UniCredit Leads the Rise of AI-driven Mergers & Acquisitions

European financial services giant UniCredit recently launched its new digital system DealSync, an AI-powered platform designed to identify and manage smaller mergers and acquisitions (M&A) deals. The initiative is part of the company’s ambitious strategy to increase their revenue by €1.4 billion by 2027, without expanding its workforce. So far, the new system has been used to identify around 500 deals, enabling employees of UniCredit’s corporate banking and wealth management department to present potential opportunities to M&A bankers.

DealSync was designed to focus specifically on small- and medium-sized enterprise (SME) transactions, particularly those valued below €50 million. That segment sees around €50 to €60 billion in M&A deals annually in Italy and Germany alone. It’s an area ripe for growth – not just in Europe, but potentially around the world, including the US where it has a branch in New York.

Traditionally, investment banking models have leaned heavily towards major global enterprises, while the other side of the M&A market has relied more on tapping into localized market expertise. DealSync aims to close the gap by focusing on the mid-market by efficiently matching buyers and sellers where potential opportunities often go unnoticed.

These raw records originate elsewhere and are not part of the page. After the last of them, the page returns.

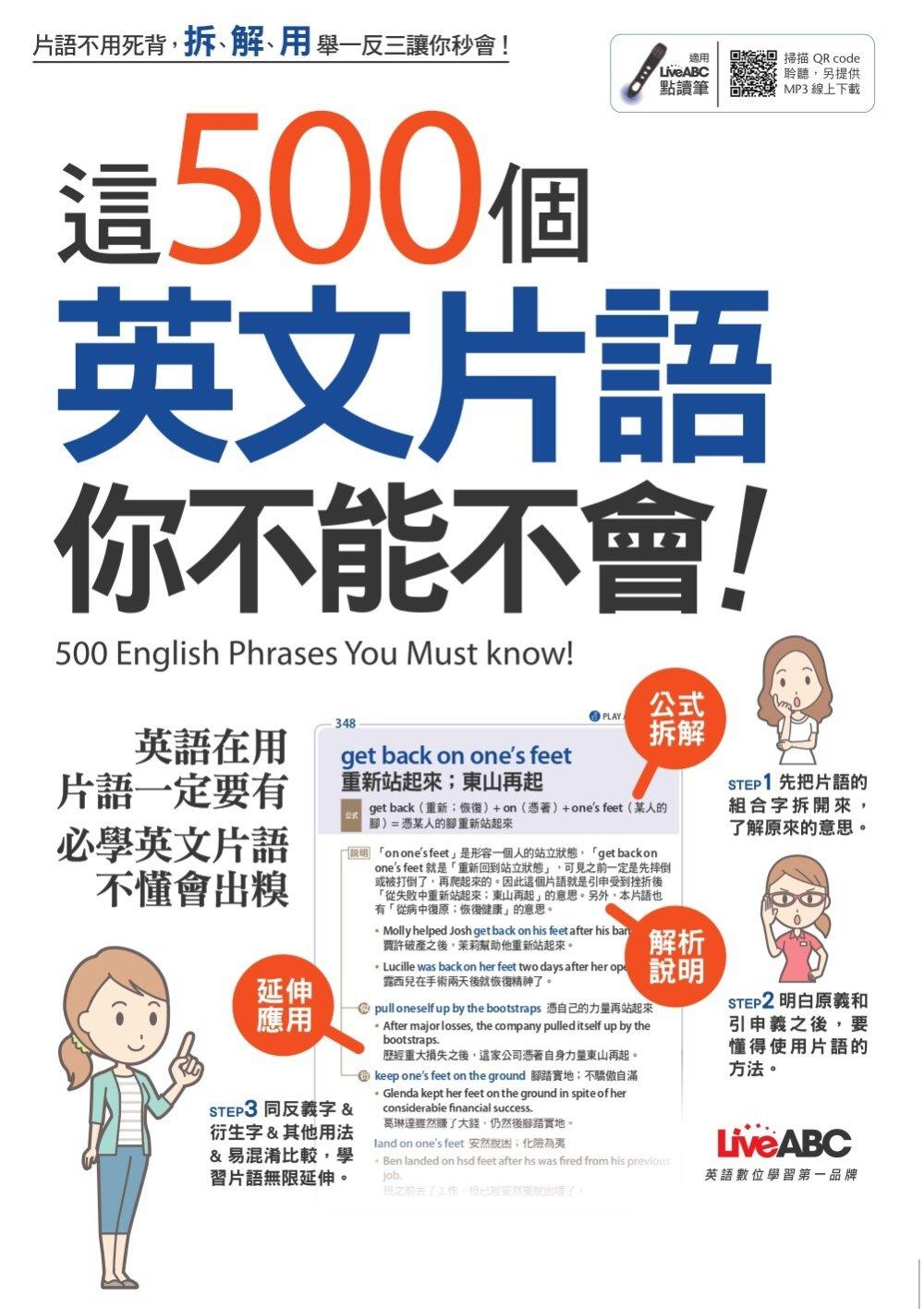 ◤博客來BOOKS◢ 暢銷書榜《推薦》這500個英文片語你不能不會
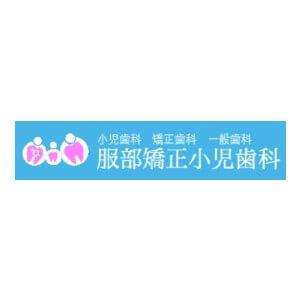 HATTORI ORTHODONTIC PEDIATRIC(服部矯正小児歯科)のロゴ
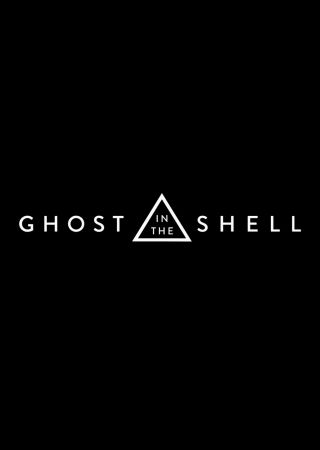 Ghost in the Shell VR Experience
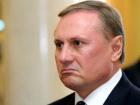 Задержан Ефремов. Теперь за сепаратизм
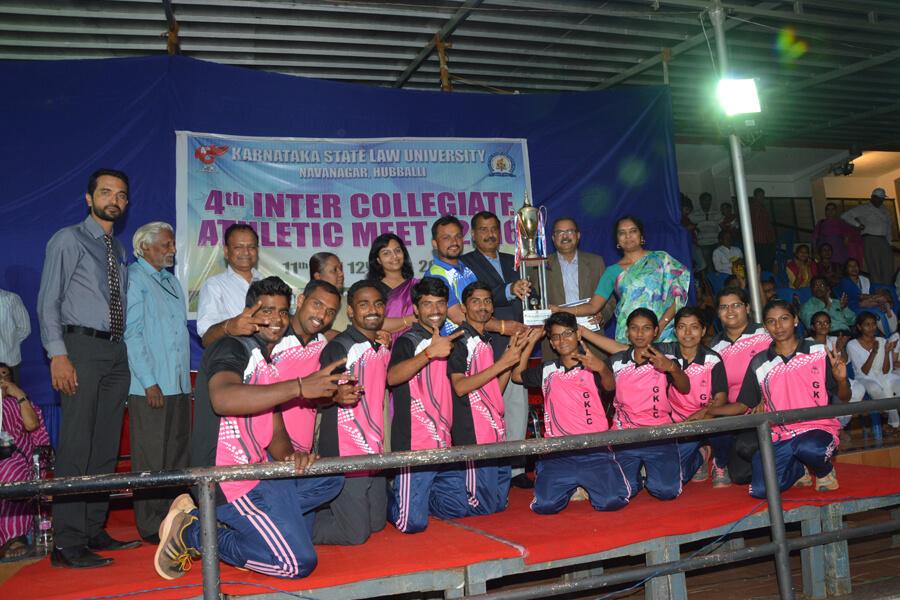 4th KSLU Inter Collegiate Athletic Meet 6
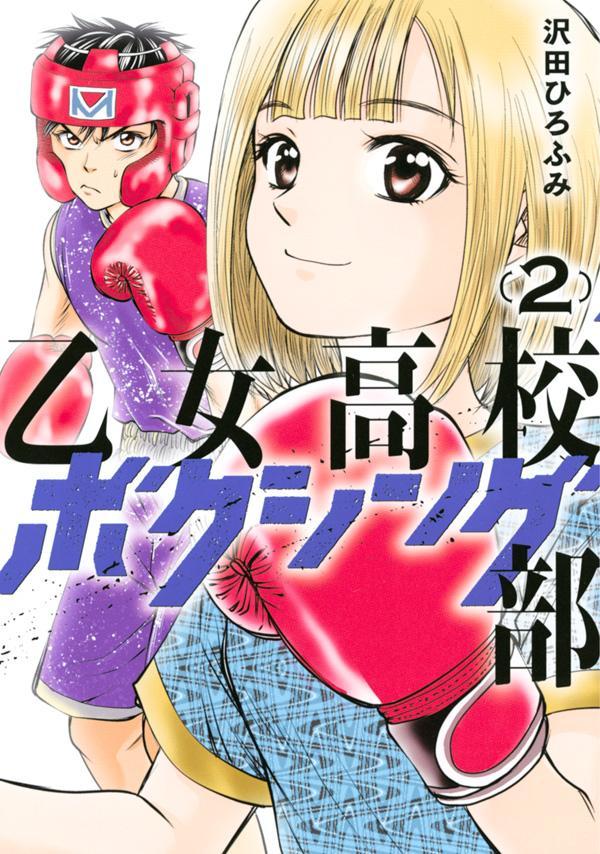 乙女高校ボクシング部(2)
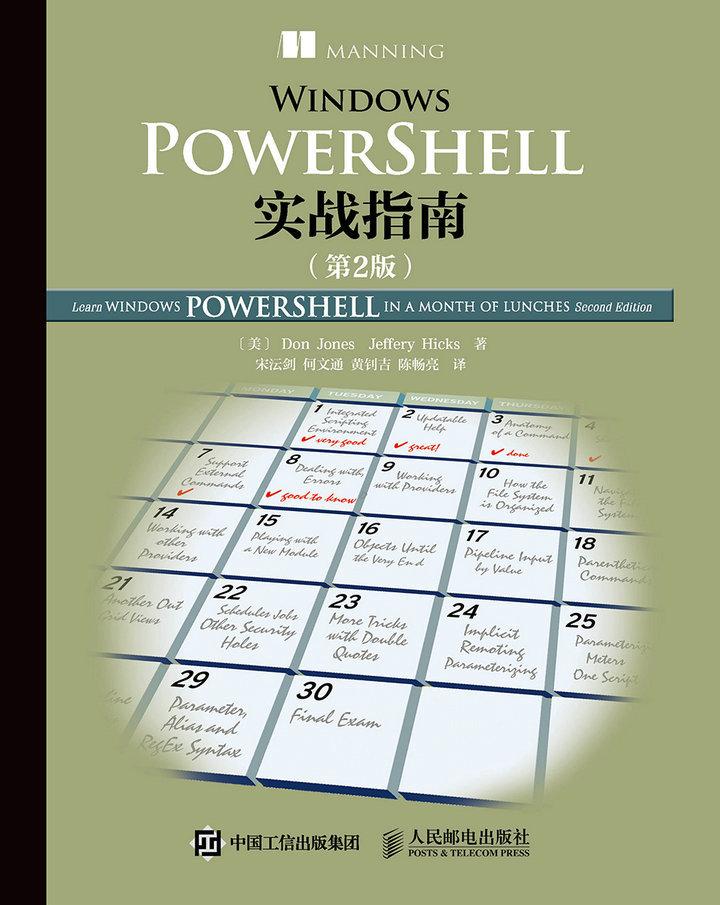 Windows PowerShell实战指南(第2版) PDF格式高清电子书免费下载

Redefining the future of investment banking with AI

UniCredit’s foray into an increasingly AI-centric fintech market exemplifies a significant trend across the financial sector. The integration of advanced technologies, such as machine learning and AI, isn’t just about streamlining existing processes, but also about identifying and capitalizing on new business opportunities. These include those that weren’t particularly financially viable before, as has long been the case with mid-market M&A deals.

AI platforms like DealSync can process immense amounts of data to identify potential deals, making it possible to expand without adding to the headcount. This makes expansion – regardless of the market or use case – far more viable and less risky. In UniCredit’s case, by targeting smaller deals that were previously overlooked, their investment banking clients can tap into new market segments or revenue streams.

For other fintechs, this highlights some important strategic considerations, such as the need to invest in talent and infrastructure to support AI initiatives. Other priorities include robust data management, since access to high-quality data is a must for AI systems. Ultimately, UniCredit’s DealSync provides a compelling case study showcasing how AI can transform traditional banking activities, offering a model that fintechs can adapt to their own needs and enhance their operations and services.